Für einige Aufregung sorgte vor einigen Wochen ein Weißstorch in Bernried, der dort vom Kloster und vom Alten Schulhaus Ausschau hielt, aber wohl wieder weiterzog, erzählt Bechtel. Im Laufe der Jahre hat sich das Brutgebiet vom Ammersee stetig nach Süden erweitert: 2023 wurden im Kreis Weilheim insgesamt 108 Jungstörche flügge, je zwei davon in den beiden Horsten in Pähl und Fischen. Rivalen duldeten die Brutpaare in der Regel erst mal nicht, weiß Bechtel: Bezeichnenderweise lebte in 16 der von 18 Störchen besiedelten Orten im Landkreis Weilheim-Schongau jeweils nur ein Storchenpaar. Wenn dann aber das Monopol gebrochen ist, gibt es kein Halten mehr: 2023 gelang es nach heftigen Kämpfen gleich acht Paaren, den Pollinger Klosterkomplex zu erobern. Dort war zuvor nur ein Horst.
t
In Dießen, wo sich seit 2021 drei Storchenpaare niedergelassen haben, herrscht inzwischen Frieden. Renate Alton betreut mit ihrem Partner Franz Sanktjohanser die örtliche Weißstorchpopulation. Wie sie berichtet, sind bereits alle Horste wieder besetzt. Seit 2012 hat das Paar im eigenen Garten in der Fischerei eine Nisthilfe aufgestellt. Doch die Storchpaten mussten immer wieder Rückschläge einstecken. Mal verhinderten blutige Revierkämpfe eine Brut, dann wieder machten Dauerregen und Schafskälte dem bereits geschlüpften Nachwuchs den Garaus. 2021 gelang es erstmals zwei Störchen, in der Fischerei drei Junge großzuziehen. 2023 kamen in der Fischerei wieder drei Jungvögel durch und wurden beringt.

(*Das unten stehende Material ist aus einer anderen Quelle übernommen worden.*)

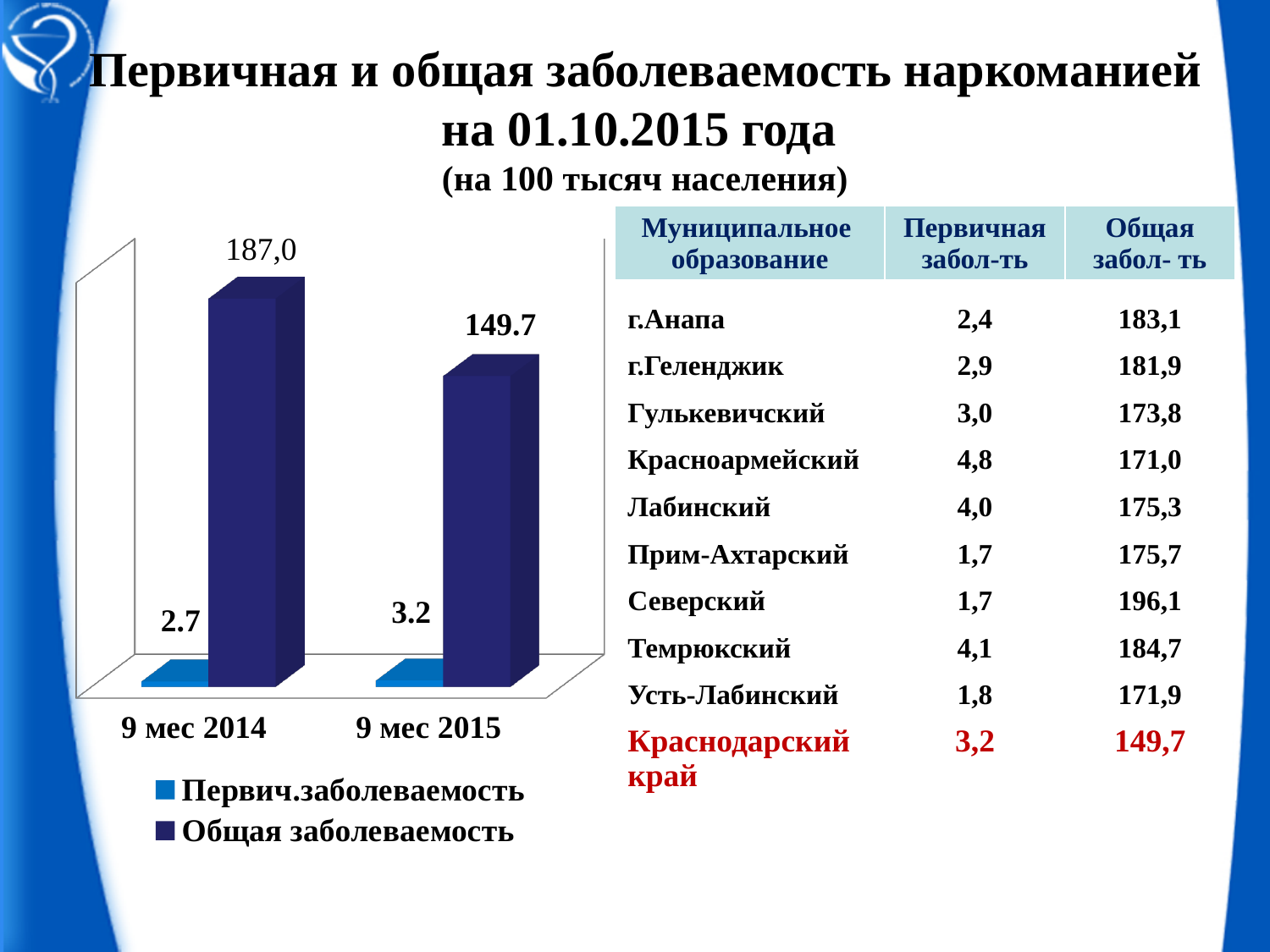
By how much did Общая заболеваемость decrease from 9 мес 2014 to 9 мес 2015? 37.3 Is Первич.заболеваемость larger in 9 мес 2014 or 9 мес 2015? 9 мес 2015 Which period has the higher Общая заболеваемость value? 9 мес 2014 What is the value of Общая заболеваемость for 9 мес 2015? 149.7 What type of chart is shown on the slide? Bar chart How many periods (categories) are shown on the x axis of the chart? 2 What is the value of Общая заболеваемость for 9 мес 2014? 187,0 Which period has the lower Первич.заболеваемость value? 9 мес 2014 What is the difference in Первич.заболеваемость between 9 мес 2015 and 9 мес 2014? 0.5 What is the value of Первич.заболеваемость for 9 мес 2014? 2.7 What is the value of Первич.заболеваемость for 9 мес 2015? 3.2 How many series does the chart legend list? 2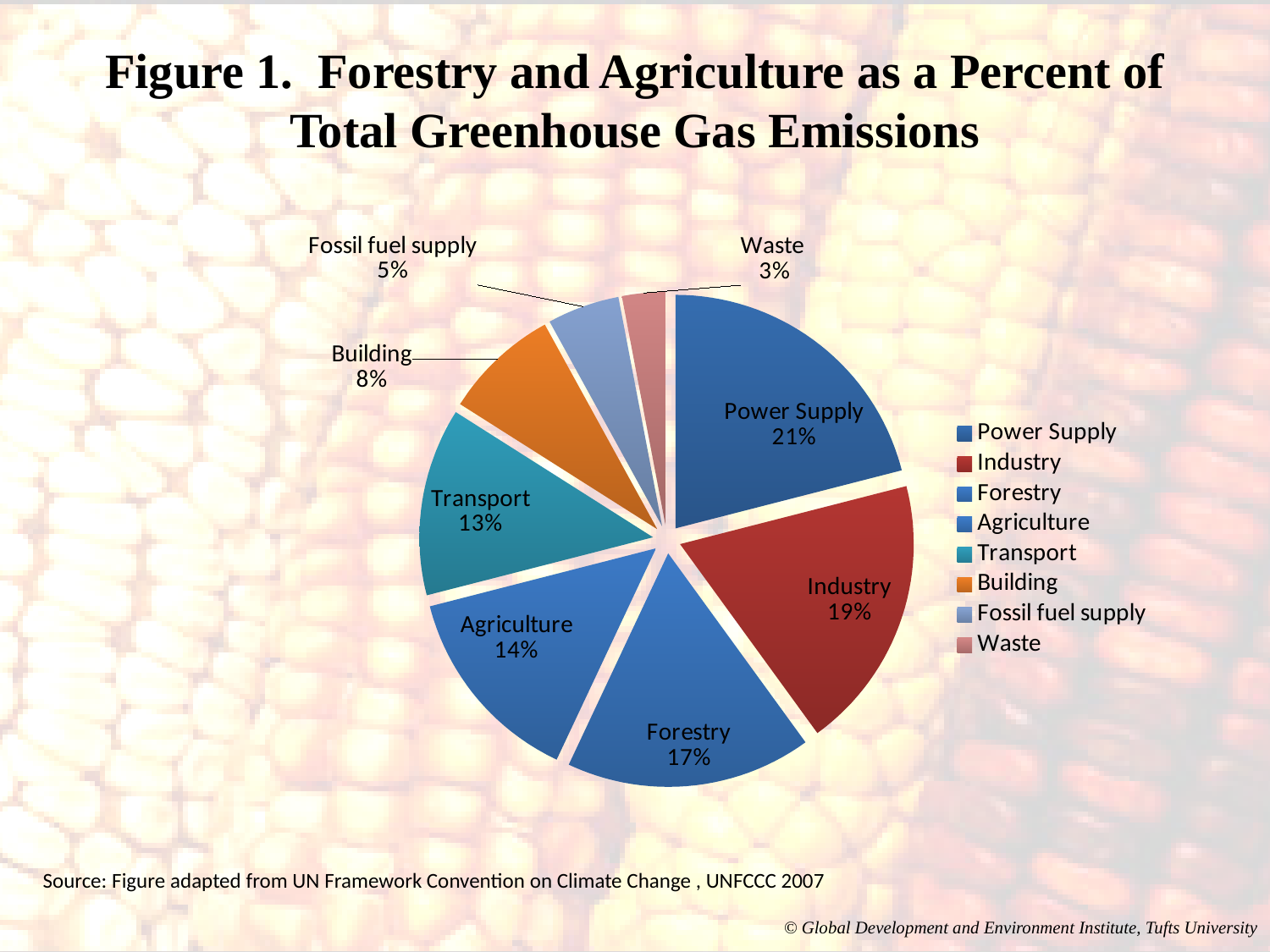
What is the combined share of Forestry and Agriculture? 31% What is the title of the figure? Figure 1. Forestry and Agriculture as a Percent of Total Greenhouse Gas Emissions What is the value shown for Forestry? 17% Which category has the smallest share of the pie? Waste Which is larger, the share for Agriculture or the share for Transport? Agriculture What is the value shown for Fossil fuel supply? 5% Which category has the largest share of the pie? Power Supply What kind of chart is shown on the slide? pie chart What percentage of total greenhouse gas emissions does Power Supply account for? 21% How many categories are shown in the pie chart? 8 What is the difference between the Industry and Building shares? 11% How many entries does the legend list? 8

Heuer bezogen die Störche ihr Quartier schon am 3. Februar, vor einer guten Woche haben sie das Brutgeschäft aufgenommen, sagt Adlon. Sie und Sanktjohanser kümmern sich um die Population am Ammersee-Westufer, die inzwischen auch einen Horst in Holzhausen umfasst. "Für uns sind sie eine große Freude", sagt sie. Diese werde weder durch das Klappern noch die Hinterlassenschaften der Vögel getrübt, so Alton.
Während die anderen beiden Horste auf einem Hausdach an der Herrenstraße und der Mädchenrealschule angenommen worden sind, hat eine andere Tierfreundin in der Marktgemeinde bislang einfach kein Glück: Olivia Pourroy, die Verwalterin von Gut Romenthal, lässt seit Jahren nichts unversucht, Störche auf das Anwesen zu locken. Doch bislang fanden sich die Vögel nur zu unverbindlichen Besichtigung der Nisthilfe ein, zum Brüten zogen sie offenbar weiter.
Selbst, wenn sich heuer die ersten Weißstörche im Landkreis Starnberg dauerhaft niederlassen, könnte es nach den Erfahrungen in Raisting und Dießen also noch einige Jahre dauern, bis die ersten Jungvögel flügge werden.